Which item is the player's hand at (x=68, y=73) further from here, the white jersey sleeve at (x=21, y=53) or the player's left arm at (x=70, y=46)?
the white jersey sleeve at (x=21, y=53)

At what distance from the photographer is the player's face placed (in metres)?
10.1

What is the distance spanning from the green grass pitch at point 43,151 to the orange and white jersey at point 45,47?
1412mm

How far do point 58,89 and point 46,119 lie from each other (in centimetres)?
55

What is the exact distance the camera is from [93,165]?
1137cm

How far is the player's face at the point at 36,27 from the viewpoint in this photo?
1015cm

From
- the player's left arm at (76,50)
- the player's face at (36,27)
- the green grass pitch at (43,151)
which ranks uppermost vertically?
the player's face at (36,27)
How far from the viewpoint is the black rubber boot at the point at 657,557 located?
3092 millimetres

━━━━━━━━

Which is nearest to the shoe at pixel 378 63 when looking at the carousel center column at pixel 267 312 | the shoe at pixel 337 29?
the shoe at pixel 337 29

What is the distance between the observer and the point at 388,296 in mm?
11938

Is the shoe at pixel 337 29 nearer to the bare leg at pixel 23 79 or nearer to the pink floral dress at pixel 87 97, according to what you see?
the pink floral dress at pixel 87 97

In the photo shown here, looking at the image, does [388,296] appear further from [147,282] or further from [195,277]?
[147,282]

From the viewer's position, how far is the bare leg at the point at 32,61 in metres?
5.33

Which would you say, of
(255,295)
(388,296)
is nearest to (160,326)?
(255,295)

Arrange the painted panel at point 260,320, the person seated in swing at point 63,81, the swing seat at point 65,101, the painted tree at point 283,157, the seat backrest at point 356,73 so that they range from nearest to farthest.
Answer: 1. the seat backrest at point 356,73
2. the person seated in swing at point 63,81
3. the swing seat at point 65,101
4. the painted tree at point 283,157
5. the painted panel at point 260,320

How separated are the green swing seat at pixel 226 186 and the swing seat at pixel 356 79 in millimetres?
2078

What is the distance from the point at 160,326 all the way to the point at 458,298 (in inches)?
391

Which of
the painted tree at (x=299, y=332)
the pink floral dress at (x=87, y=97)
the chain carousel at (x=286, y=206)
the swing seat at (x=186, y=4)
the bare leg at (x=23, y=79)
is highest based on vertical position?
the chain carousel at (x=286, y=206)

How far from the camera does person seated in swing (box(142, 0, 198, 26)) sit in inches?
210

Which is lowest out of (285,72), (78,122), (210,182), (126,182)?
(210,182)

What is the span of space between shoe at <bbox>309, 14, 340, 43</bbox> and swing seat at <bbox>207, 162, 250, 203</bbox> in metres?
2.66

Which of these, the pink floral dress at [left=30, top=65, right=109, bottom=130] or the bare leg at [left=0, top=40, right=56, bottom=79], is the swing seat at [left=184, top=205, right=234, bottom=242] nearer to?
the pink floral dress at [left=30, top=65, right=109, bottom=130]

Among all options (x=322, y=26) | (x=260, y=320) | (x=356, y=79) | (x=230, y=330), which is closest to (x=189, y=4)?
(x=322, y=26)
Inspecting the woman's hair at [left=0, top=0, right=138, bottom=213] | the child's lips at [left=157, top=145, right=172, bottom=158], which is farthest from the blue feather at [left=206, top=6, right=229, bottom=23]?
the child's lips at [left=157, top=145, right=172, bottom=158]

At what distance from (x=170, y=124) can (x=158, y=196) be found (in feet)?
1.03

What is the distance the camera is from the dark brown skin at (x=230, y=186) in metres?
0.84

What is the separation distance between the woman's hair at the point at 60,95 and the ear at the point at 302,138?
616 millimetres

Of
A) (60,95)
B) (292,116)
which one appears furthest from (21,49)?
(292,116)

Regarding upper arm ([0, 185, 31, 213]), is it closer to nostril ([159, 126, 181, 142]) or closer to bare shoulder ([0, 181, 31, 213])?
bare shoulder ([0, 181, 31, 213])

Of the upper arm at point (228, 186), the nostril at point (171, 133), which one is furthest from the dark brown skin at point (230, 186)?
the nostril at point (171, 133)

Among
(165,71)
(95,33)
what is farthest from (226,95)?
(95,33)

━━━━━━━━

- **DESCRIPTION OF THE TASK**
Identify each row above that contains the word "millimetres" and copy it out in full. Treat uppercase and lowercase as different, so only exact-case matches count.

- **FINAL ANSWER**
3092 millimetres
How separated are the green swing seat at pixel 226 186 and the swing seat at pixel 356 79 in millimetres?
616 millimetres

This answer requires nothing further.